端末側のデータとGoogle Drive側のデータのどちらを正とするかは、「更新日時がより新しい方を採用する」という単純なルール(last-write-wins)で自動的に判定されます。端末のデータの方が新しければDriveへアップロードし、Drive側の方が新しければ端末へダウンロードする、という判定が同期のたびに行われます。ダウンロードする際には、取得したファイルの中身が本当にその作品のものかを照合したうえで取り込む仕組みになっており、細工されたファイルによって無関係な既存プロジェクトが不正に上書きされることのないよう配慮されています。

複数端末を使うときに気をつけたいこと

「last-write-wins」という方式の性質上、複数の端末でほぼ同時に同じ作品を編集してしまうと、後から同期した方の内容が、先に同期した方の内容を上書きしてしまう可能性があります。複数端末で使う場合は、一つの端末で書き終えてから別の端末に切り替える、あるいは切り替える前に「今すぐ同期」を意識的に押しておく、といった運用を心がけると、意図しない上書きを避けやすくなります。

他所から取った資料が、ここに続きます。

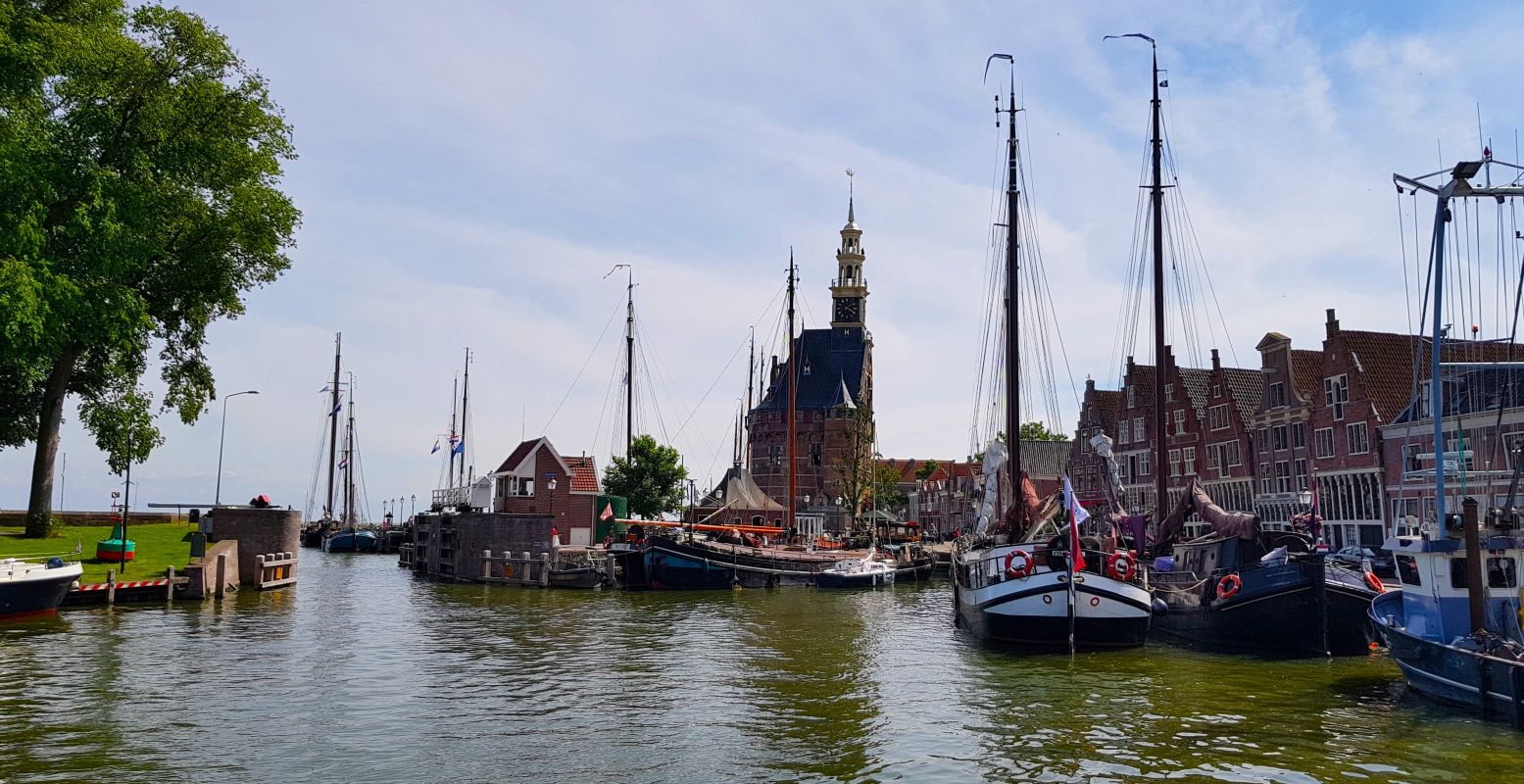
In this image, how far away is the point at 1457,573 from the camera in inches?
924

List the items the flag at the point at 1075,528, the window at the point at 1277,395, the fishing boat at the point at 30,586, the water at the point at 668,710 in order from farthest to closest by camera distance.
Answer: the window at the point at 1277,395
the fishing boat at the point at 30,586
the flag at the point at 1075,528
the water at the point at 668,710

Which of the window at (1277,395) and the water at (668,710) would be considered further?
the window at (1277,395)

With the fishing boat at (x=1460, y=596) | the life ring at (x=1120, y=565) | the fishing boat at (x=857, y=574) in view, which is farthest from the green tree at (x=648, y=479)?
the fishing boat at (x=1460, y=596)

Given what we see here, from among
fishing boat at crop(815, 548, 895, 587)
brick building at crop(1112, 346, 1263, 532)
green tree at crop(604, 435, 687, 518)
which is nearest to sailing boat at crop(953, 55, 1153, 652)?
fishing boat at crop(815, 548, 895, 587)

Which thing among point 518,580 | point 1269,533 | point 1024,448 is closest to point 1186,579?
point 1269,533

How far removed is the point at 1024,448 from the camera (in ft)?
389

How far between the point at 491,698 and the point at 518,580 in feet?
119

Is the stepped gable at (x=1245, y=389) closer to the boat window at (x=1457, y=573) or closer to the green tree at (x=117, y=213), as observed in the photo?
the boat window at (x=1457, y=573)

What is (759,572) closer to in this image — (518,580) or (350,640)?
(518,580)

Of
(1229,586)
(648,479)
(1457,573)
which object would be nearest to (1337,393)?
(1229,586)

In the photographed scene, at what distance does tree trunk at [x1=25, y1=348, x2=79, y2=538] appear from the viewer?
42.1 meters

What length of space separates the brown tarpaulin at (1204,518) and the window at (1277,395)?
32243 mm

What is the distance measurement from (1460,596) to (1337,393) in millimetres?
42980

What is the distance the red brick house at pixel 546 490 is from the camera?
238 ft
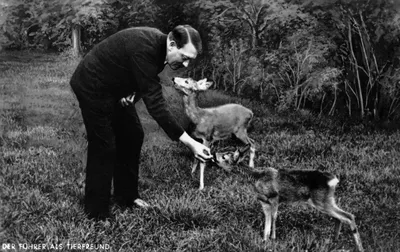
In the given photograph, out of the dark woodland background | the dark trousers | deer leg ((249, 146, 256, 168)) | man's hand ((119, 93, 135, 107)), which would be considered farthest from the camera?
the dark woodland background

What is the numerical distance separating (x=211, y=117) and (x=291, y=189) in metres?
1.87

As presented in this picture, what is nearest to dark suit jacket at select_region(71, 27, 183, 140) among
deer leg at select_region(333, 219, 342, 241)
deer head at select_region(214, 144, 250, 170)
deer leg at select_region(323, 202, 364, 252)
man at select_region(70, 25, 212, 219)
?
man at select_region(70, 25, 212, 219)

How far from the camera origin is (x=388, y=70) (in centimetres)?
541

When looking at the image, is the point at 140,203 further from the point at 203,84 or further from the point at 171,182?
the point at 203,84

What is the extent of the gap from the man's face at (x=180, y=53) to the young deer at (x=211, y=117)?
1.41 metres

同期されないものもある:バージョン履歴はローカル限定

すべてのデータがクラウド同期の対象というわけではありません。たとえば、以前紹介したバージョン履歴(過去のスナップショット)は、同期の対象外として扱われ、あくまで端末ごとのローカルな安全網という位置づけになっています。複数端末を使っている場合、ある端末で保存した履歴を別の端末から参照することはできない点は覚えておくとよいでしょう。

モノ書きでの使い方

モノ書きでは、設定画面からGoogleアカウントでログインするだけでクラウド同期が有効になります。容量制限はなく、未ログインであれば引き続き完全ローカルの状態で全機能をフルに使えます。複数端末での執筆を考え始めたタイミングで、まず試してみるとよい機能です。